Well, machine learning helps to automate and simplify tasks previously done manually – and machine learning can actually enable a system to learn new tasks, too. This then allows business owners, field service managers and the like, to get back to adding value to the organisations they’re working in.
Think, for example, if a system could detect a specific pattern of use, and then simply interrupt the user and ask for permission to continue the task automatically for them.
And what about using IoT (Internet of Things) sensors on equipment to read and compare it to the data of thousands of pieces of similar equipment to predict failures before they happen?

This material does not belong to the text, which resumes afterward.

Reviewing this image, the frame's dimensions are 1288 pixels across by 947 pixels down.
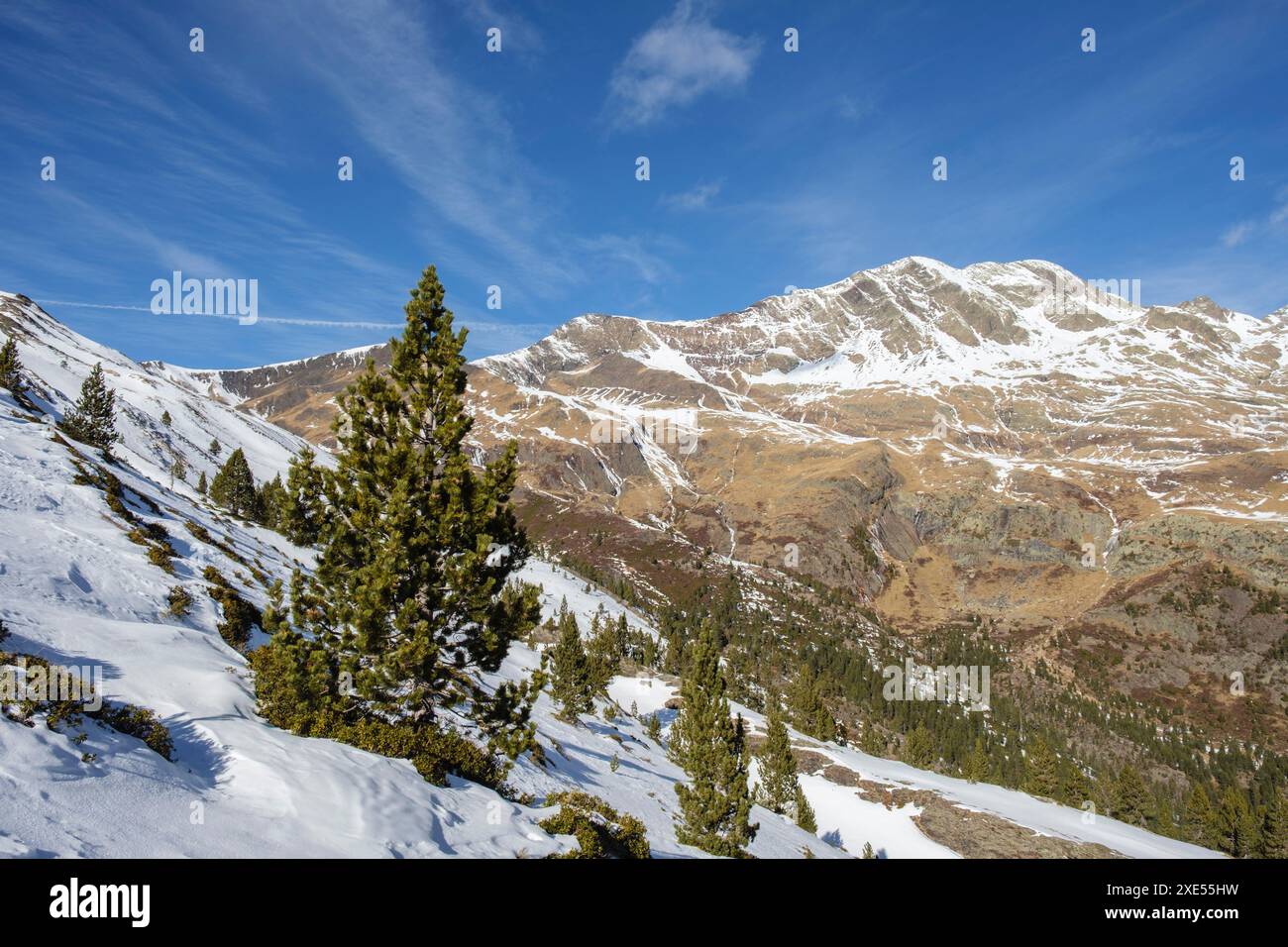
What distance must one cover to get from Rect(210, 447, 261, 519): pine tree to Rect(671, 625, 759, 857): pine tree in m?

This would allow businesses to get something replaced or repaired before an inevitable shutdown occurs.
Or what about using these sensors to add automated commentary to reports that are sent to customers after inspections to help convince them that a replacement is warranted and not just “a good idea”?
Let’s step it up a notch...
We could also use machine learning in speech recognition to add “intelligence” to a system, so you could get the system to do things through conversation.
Like: “Hey simPRO, can you organise the purchase orders for job 3650 to come in next week?” or: “Hey simPRO could you schedule in all the jobs for the engineers tomorrow for me?”
Speech recognition is enabled through machine learning, then you may need some Natural Language Processing (NLP) to contextualise your request, then a series or chain of commands could be run by the system that line up with your request.
From what seems to be a simple request, multiple different machine learning algorithms with different purposes all come together to complete the task you asked for.
This is the difference between machine learning and AI; it is subtle as they are part of the same science, though they each have vastly different outcomes.
Understanding how they work and what their potential is can really help us to harness their power and create meaningful outcomes for field service.